Fişleme, neredeyse dünyanın her yerinde kullanılan bir izleme ve yönetme yöntemidir. 21. yüzyıla gelindiğinde, internetin ve dolayısıyla bilgi ağının genişlemesi, devletlerin bu yönteme giderek daha sık başvurmasını beraberinde getirdi. Giderek genişleyen bir fişleme alanı oluştu ve bu alanın kontrolünü de yine devletler ele geçiriyor.
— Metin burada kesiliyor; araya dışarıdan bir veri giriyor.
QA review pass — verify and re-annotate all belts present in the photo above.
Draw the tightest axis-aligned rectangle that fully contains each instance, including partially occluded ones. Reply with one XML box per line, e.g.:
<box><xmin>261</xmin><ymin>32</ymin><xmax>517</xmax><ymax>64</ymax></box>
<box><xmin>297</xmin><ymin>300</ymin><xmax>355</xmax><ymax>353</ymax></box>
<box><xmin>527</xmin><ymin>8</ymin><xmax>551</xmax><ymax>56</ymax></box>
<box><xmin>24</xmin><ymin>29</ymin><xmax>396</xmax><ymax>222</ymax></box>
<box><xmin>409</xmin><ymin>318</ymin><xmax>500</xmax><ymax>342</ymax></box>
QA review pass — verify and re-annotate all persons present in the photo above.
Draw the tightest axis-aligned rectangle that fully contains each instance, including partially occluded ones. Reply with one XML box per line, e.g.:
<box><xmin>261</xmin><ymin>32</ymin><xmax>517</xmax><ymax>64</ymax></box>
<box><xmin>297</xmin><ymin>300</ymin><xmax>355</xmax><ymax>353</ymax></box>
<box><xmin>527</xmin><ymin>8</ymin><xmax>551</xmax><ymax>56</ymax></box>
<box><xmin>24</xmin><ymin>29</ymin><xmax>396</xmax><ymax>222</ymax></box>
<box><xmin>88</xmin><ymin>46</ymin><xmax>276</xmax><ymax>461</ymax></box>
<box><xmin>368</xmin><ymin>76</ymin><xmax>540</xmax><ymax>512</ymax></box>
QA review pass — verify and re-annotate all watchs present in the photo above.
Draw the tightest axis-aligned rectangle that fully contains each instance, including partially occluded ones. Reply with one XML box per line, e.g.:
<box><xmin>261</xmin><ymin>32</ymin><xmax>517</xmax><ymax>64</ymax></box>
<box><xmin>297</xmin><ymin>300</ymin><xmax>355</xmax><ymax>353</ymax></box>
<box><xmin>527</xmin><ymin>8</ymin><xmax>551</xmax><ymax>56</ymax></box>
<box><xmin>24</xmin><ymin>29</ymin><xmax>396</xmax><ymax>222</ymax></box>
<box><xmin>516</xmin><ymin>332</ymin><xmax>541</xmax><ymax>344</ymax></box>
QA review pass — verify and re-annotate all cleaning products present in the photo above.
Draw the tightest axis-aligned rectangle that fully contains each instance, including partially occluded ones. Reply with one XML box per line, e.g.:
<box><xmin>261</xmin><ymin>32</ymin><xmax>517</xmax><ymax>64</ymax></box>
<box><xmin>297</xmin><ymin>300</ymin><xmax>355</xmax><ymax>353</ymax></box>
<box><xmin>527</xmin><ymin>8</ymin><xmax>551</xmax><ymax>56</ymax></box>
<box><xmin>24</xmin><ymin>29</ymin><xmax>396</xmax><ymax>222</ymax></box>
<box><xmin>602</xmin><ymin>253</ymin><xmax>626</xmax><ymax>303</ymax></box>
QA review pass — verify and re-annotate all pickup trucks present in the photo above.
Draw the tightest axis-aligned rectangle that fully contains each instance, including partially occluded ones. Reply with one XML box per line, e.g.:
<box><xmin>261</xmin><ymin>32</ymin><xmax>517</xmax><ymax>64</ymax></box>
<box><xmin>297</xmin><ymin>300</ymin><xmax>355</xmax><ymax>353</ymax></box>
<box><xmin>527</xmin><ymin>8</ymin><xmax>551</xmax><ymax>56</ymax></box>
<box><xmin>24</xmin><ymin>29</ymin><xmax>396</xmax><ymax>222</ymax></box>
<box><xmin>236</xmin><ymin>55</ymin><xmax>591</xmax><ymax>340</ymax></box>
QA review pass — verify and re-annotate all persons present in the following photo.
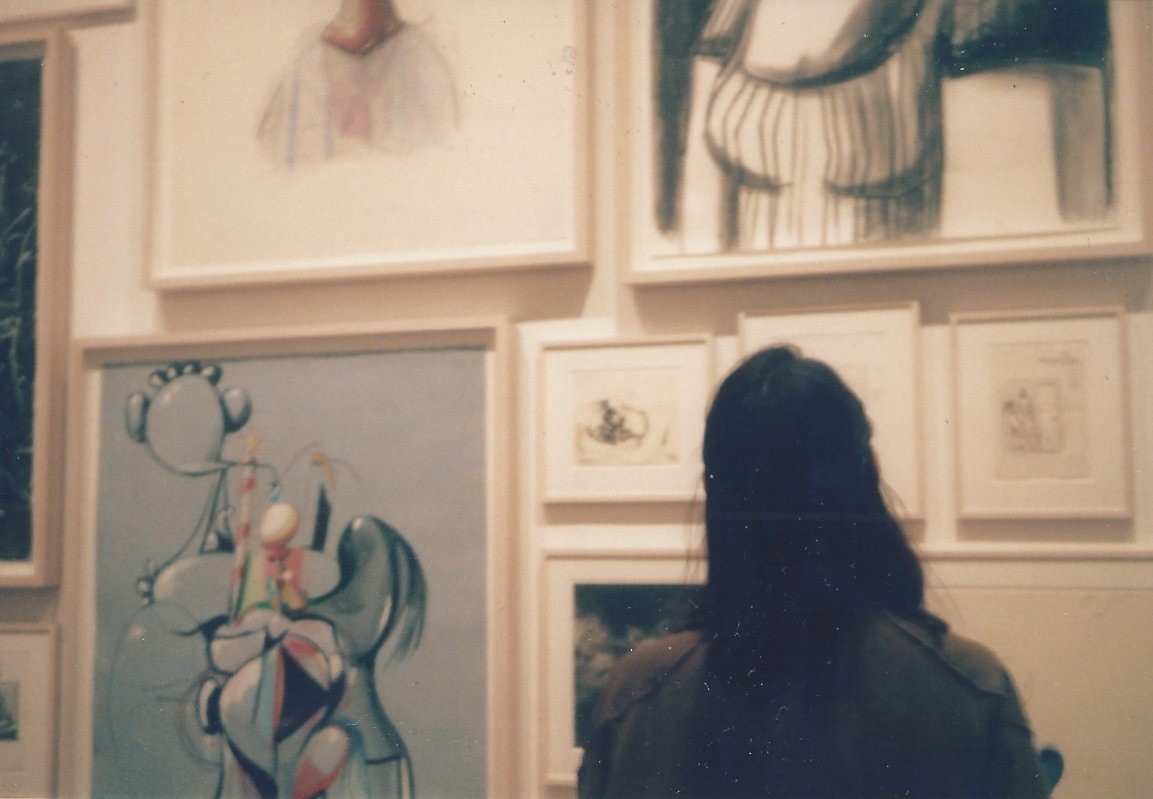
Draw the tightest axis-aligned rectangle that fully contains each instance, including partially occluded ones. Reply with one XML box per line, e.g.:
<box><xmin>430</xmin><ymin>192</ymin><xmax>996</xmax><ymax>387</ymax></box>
<box><xmin>573</xmin><ymin>341</ymin><xmax>1051</xmax><ymax>799</ymax></box>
Türkiye’de fişleme çoktan beri devlet idelojisinin resmi araçlarından biri haline gelmiş durumda. Hayatın olduğu her yerde, devlet bir şekilde araçlarını çalıştırıyor ve insanların da en doğal eylemlerini dahi fişlemenin konusu, hatta aracı haline getirebiliyor. Siyasi görüşten cinsel eğilime, mezhep farklılığından bıyık bırakma şekline kadar her “ayrıntı”, devlet tarafından hakkınızda bir fiş oluşturulmasına, yani fişlenmenize yol açabiliyor. Bu kitabı satın almış olmanız dahi devlette bir fişinizin olmasına neden olabilir.
24. dönem TBMM milletvekili ve İnsan Haklarını İnceleme Komisyonu üyesi Hüseyin Aygün, fişle(n)me sorununun algılanması ve yeniden değerlendirilebilmesi için yazdığı bu kitapta, hem geçmişin hem de bugünün izlerini sürüyor. Halkın devletle olan ilişkilerinde yaşadığı, her an suçlanma ve “şüpheli” durumuna düşürülme ihtimalinin getirdiği sorunları dile getiriyor. Fişlemenin Kısa Tarihi, kendi ülkesinde düşman görülenlerin ve her an görülebilecek olanların kısa ama anlamlı öyküsünü belgeleri ve tanıklarıyla anlatıyor.